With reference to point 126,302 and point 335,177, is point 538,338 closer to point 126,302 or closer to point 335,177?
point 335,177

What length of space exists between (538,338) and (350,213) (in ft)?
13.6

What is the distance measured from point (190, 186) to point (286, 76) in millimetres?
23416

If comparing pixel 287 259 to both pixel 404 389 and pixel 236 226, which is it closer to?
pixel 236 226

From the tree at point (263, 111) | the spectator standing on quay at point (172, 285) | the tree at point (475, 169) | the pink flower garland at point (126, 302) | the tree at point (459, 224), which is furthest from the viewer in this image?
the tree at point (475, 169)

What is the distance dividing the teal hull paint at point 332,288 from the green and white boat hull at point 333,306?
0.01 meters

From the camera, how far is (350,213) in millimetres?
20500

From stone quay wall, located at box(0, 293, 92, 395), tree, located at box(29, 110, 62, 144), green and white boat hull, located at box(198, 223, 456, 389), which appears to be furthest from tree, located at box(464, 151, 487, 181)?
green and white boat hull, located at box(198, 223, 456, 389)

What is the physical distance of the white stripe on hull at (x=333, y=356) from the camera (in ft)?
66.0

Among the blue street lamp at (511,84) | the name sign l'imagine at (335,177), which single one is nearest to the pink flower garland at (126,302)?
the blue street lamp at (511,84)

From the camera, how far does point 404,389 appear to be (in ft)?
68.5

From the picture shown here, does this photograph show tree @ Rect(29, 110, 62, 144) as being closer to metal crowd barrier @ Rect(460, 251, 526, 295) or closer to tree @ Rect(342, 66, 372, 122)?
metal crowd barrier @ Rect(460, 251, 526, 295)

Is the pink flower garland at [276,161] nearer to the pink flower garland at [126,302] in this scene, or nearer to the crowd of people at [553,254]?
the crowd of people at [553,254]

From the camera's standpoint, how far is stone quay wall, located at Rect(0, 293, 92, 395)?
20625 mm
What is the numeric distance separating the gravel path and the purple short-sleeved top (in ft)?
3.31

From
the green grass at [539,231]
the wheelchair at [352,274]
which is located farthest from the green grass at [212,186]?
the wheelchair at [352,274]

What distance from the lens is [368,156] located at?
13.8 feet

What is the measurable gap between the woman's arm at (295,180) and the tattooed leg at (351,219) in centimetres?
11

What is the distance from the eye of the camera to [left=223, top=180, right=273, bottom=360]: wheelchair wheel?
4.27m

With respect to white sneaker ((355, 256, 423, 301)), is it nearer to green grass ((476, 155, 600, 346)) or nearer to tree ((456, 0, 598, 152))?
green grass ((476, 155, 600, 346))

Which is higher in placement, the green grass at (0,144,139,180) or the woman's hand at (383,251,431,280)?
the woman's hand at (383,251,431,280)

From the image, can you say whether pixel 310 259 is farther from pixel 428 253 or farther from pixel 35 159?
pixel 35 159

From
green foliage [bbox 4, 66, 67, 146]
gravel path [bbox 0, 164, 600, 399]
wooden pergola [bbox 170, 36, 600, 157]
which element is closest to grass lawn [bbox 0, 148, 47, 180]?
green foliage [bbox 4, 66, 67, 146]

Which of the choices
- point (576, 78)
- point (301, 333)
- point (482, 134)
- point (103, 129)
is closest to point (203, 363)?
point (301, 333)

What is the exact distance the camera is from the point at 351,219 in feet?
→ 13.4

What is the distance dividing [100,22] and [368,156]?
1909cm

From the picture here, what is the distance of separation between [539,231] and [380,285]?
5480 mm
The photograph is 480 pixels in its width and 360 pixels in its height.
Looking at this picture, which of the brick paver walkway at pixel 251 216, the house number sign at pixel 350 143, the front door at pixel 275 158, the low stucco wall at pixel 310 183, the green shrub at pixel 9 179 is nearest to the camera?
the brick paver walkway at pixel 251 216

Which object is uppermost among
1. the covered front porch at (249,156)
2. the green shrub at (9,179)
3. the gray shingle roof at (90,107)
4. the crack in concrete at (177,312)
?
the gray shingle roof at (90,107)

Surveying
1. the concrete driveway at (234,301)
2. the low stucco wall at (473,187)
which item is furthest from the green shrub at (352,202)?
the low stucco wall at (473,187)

---

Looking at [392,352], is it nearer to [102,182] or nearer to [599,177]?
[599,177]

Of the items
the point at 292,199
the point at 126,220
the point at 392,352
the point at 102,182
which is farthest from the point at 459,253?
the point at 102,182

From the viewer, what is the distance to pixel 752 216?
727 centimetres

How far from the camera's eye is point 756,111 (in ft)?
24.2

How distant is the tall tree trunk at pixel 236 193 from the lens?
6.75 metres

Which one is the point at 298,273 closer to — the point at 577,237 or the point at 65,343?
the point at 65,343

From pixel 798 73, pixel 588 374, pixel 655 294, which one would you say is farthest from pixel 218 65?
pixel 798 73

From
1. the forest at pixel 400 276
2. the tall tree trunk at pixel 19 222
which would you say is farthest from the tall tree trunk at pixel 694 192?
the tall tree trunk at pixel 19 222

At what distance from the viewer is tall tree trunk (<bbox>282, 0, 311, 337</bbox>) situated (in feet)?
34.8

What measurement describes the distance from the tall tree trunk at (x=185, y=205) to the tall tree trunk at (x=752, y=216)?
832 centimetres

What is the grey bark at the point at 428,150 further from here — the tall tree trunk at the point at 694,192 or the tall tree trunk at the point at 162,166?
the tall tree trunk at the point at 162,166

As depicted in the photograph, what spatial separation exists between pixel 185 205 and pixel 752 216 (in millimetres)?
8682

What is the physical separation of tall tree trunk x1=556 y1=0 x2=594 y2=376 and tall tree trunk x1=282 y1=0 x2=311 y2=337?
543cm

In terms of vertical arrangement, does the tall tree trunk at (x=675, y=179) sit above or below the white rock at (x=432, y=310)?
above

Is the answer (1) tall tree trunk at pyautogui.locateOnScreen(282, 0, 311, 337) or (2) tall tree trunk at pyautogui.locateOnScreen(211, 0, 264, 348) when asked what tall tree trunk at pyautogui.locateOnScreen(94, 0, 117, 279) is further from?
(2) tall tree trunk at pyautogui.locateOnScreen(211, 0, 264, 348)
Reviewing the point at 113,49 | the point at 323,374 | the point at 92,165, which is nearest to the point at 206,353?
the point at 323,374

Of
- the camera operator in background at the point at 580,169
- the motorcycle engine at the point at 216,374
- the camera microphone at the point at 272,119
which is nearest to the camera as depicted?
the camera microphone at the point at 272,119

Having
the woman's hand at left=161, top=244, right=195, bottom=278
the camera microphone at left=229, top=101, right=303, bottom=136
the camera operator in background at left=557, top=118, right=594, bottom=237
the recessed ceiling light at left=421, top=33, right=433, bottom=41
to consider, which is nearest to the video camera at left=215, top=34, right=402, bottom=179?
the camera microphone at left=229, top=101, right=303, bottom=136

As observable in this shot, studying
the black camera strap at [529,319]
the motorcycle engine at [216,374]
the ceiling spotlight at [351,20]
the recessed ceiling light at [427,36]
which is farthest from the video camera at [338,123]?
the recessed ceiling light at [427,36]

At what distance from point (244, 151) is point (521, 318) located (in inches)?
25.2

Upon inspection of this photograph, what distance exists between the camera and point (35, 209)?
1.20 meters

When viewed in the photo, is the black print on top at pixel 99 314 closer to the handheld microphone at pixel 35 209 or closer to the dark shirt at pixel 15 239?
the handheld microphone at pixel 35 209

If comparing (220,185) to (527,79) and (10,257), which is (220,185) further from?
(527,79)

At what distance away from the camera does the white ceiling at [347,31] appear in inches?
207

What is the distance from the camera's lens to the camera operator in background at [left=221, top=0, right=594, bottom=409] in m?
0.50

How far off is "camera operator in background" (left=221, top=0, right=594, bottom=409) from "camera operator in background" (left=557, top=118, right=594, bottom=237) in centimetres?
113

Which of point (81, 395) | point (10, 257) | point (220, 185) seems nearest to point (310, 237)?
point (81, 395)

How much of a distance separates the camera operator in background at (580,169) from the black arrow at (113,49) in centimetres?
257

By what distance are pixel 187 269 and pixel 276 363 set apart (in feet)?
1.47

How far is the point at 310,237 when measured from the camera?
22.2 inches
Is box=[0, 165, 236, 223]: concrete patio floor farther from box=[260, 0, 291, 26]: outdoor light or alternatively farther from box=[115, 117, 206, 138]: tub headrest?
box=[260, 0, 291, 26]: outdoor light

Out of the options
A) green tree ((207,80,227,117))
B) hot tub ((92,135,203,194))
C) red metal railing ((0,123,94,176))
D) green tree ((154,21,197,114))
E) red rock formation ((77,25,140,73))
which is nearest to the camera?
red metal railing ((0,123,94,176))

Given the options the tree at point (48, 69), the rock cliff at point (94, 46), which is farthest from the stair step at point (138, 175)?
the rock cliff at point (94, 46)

_PROBLEM DETAILS_
How many lines in the entries above contain the word "people"? Reply with the number alone.

_FINAL ANSWER_
2